How to Set Up an Ice Fishing Tip Up
- 17 Jan, 2018
The winter season is typically the least favorite for many, unless you are an avid ice fisherman! Many relish the sign of first ice on their favorite ice fishing lake, and begin rigging up. One of the tried and true essentials to ice fishing is the Tip Up. Tip Ups offer a unique way to fish and an adrenaline rush when you see a flag flying high above the ice signaling a hit. Though there are a variety of different Tip Ups on the market the actual setup is similar across the board.
Spool the Tip Up
To begin setting up your Tip Up you should become familiar with your particular Tip Up, understand how it operates and what triggers the “Fish On” signal. After you have identified the basic operational functions it is time to put some line on that spool. On Tip Ups you will want to use a braided line, braided line is ideal for spooling your Tip Ups because it provides high knot strength and is not easily broken compared to mono for fluorocarbon. Braided line also is easier to hold on to when retrieving a fish. When spooling your Tip Up first tie a strong knot around the spool such as an arbor knot. Now that you have the braided line securely tied onto the spool, you will want to begin wrapping the line around the spool in the same direction to ensure that when a fish bites the line comes off the spool correctly and triggers the signal mechanism. Another way to spool line up quickly on a Tip Up is to use a drill.

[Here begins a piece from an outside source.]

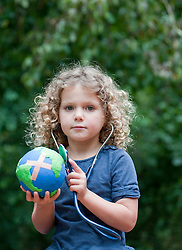 Young girl holding model of planet Earth and checking its health with a stethoscope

Select a Leader Line & Hook
Once you have spooled up with braided line you will want to next attach a swivel to the end of your braided line. A barrel swivel works well on a Tip Up as it offers mobility to the leader line while reducing line twist. Now you will want to choose a leader line that is appropriate for the targeted fish species. Using fluorocarbon will provide the least visibility to fish but lack in strength compared to a monofilament line; and if fishing for pike or other larger fish species with razor sharp teeth you may want to consider a steel leader. As far as leader length is concerned it can vary depending on depth of water and fish species. Some people prefer longer leaders in case they break off or have to cut the line to release a fish; a longer leader provides extra length in case a retie is needed. Once you have your leader line tied on to the other end of the swivel you will want to select the appropriate hook for the fish species you are after. Types of hooks that you may want to consider are J-hooks, treble hooks, or even circle hooks. Check out the anatomy of fishing hooks to get a better understanding of each hook’s features and benefits.
Find Some Ice
Now that you understand the mechanisms of your Tip Up, have it spooled up with braided line, and your leader line attached trailed by your choice of hook it is time to hit the ice! Use your best judgment or a flasher to help identify fish activity on the lake and drill a hole in the ice using an auger. In most cases live bait is the preferred method when using a Tip Up such as shiners or small suckers. You can hook a minnow through the lips or in the back in front of the dorsal fin. If using a minnow you may also want to add a piece of split shot a few inches away from the hook. This will prevent the minnow from escaping a fish, as it will keep the minnow weighted down. Depending on the depth and what type of fish you are fishing for will help determine the depth to set your Tip Up at. Some prefer to be just above the bottom while others prefer to set their bait just below the ice surface. This will be something to test run on the lakes you fish. Once you have the line in the water you will want to provide your Tip Up with a level surface to sit on. Some Tip Ups sit fully over the hole, which is ideal for blocking out light and prevents the hole from freezing up. The final step is to enjoy the great outdoors and wait for a signal. Happy Ice Fishing!